Lettre du prieur de Mar Moussa au responsable de la Syrie

>A M. Ahmad Al-Sharaa, Président de la Nouvelle Syrie en cette étape cruciale,
Que la paix soit avec vous.
Frère en humanité, frère en citoyenneté sous le toit de la patrie, dont vous avez dit qu’il était de la responsabilité de tous de la construire, et frère en foi dans le Dieu unique, Créateur du ciel et de la terre.

Tout d’abord, je remercie Dieu pour la bénédiction et le don de la liberté et pour le fait que, pour la première fois, je peux écrire ces mots sans craindre d’être arrêté, tué, ou que quelqu’un s’en prenne à ma famille ou à mes amis.
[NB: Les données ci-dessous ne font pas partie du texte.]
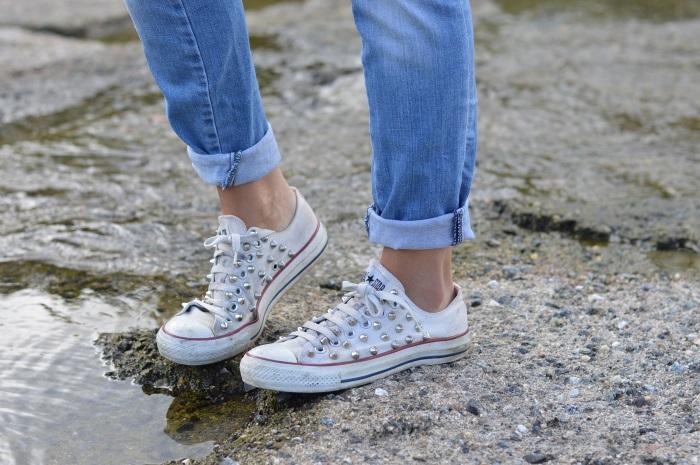 Rock, wildflower girl, Sesia, Piemonte, fashion blog (14)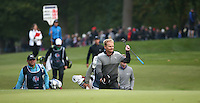 Soren Kjeldsen (DEN) approaching the last during the Final Round of the British Masters 2015 supported by SkySports played on the Marquess Course at Woburn Golf Club, Little Brickhill, Milton Keynes, England.  11/10/2015. Picture: Golffile | David Lloyd<br /> <br /> All photos usage must carry mandatory copyright credit (© Golffile | David Lloyd)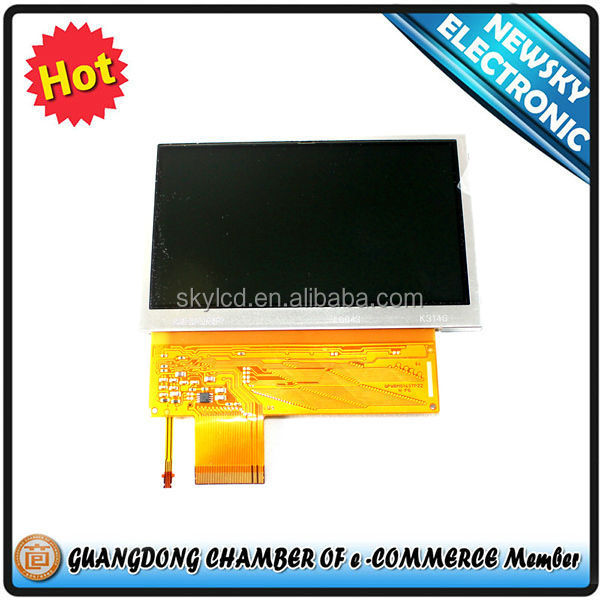 Low price repair parts lcd screen display for psp e1004/ 1000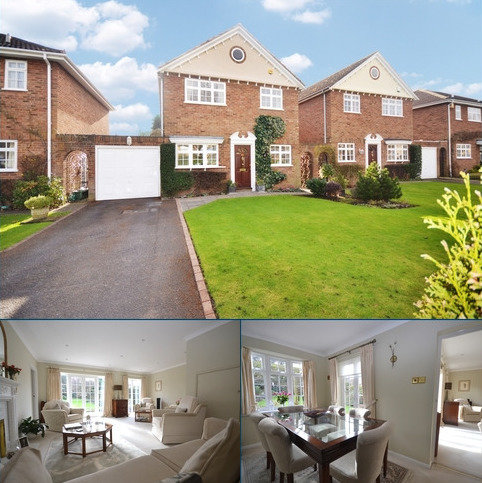 4 bedroom detached house to rent - Perry Hall Road Orpington BR6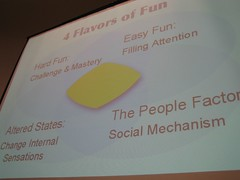 Slide from  Fun Meters session at ACG 2005 by Lazzaro and Mellon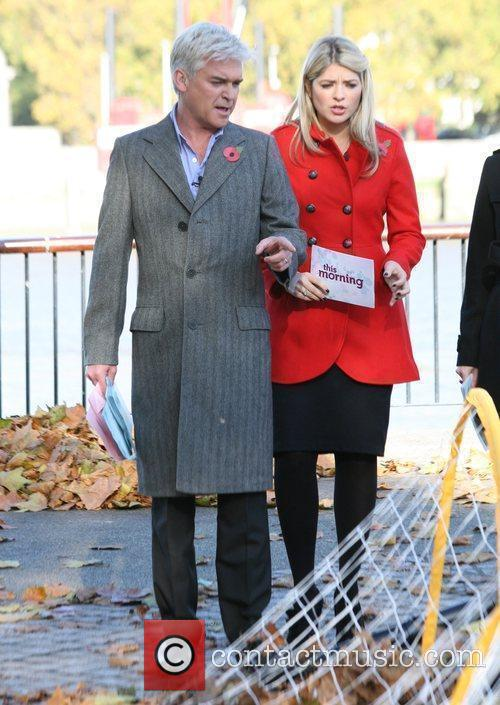 Holly Willoughby and Philip Schofield outside presenting a...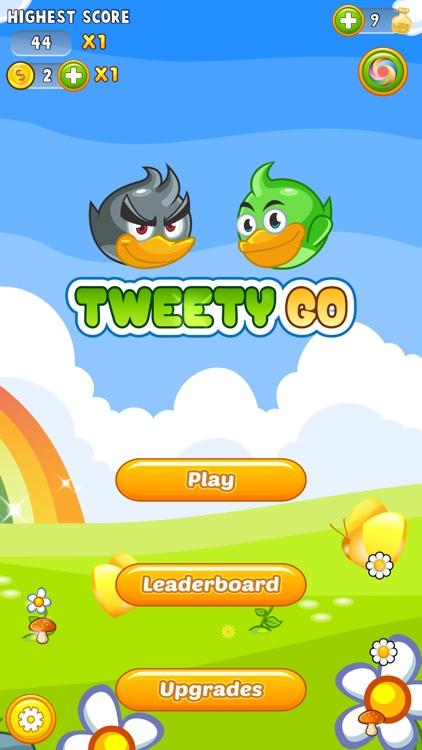 Tweety Go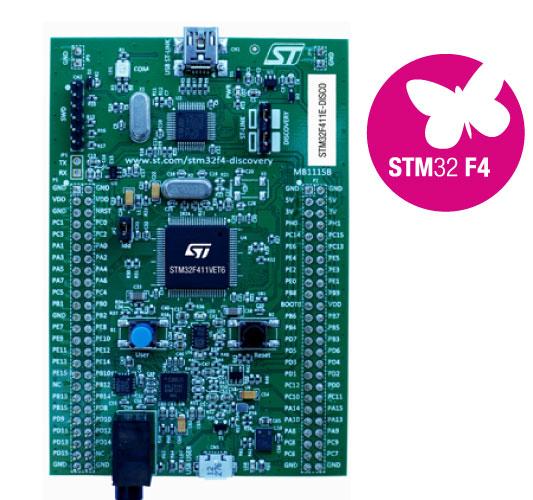 STM32F411E-DISCO — Zephyr Project Documentation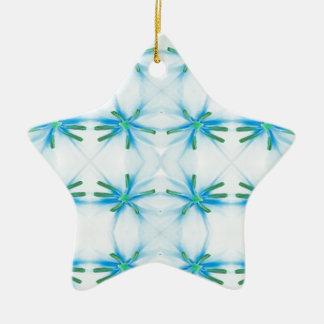 Blue Flower Power Pattern Christmas Ornament
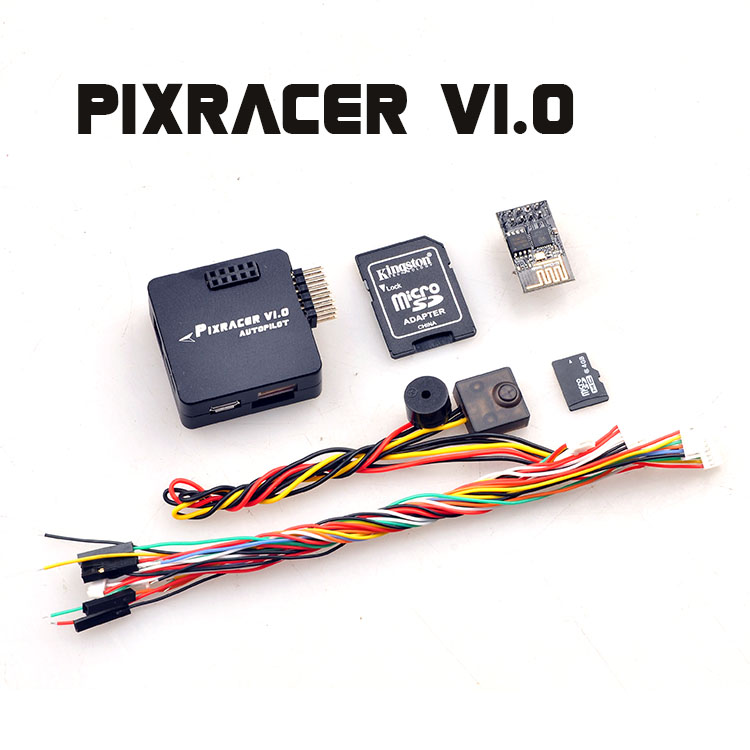 Mini Pixracer Autopilot Xracer FMU V4 V1.0 PX4 Flight Controller Board for DIY FPV Drone 250 RC Quadcopter Multicopter 2017 the new pixracer and hight quality black pixracer autopilot xracer fmu v4 px4 flight control mini version light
Deuxièmement, je te remercie pour ton dernier discours, que tu as adressé à moi, ainsi qu’à tous les « frères et sœurs » syriens, « en tant que serviteur et non en tant que chef ». Cette expression m’est particulièrement chère, car elle a été utilisée par Jésus-Christ lorsqu’il s’est adressé à ses disciples : « Vous m’appelez Maître et Seigneur, … [mais] je suis au milieu de vous comme quelqu’un qui sert ». Il nous a enseigné que le pouvoir est synonyme de service et de sacrifice, et non de profit et de domination.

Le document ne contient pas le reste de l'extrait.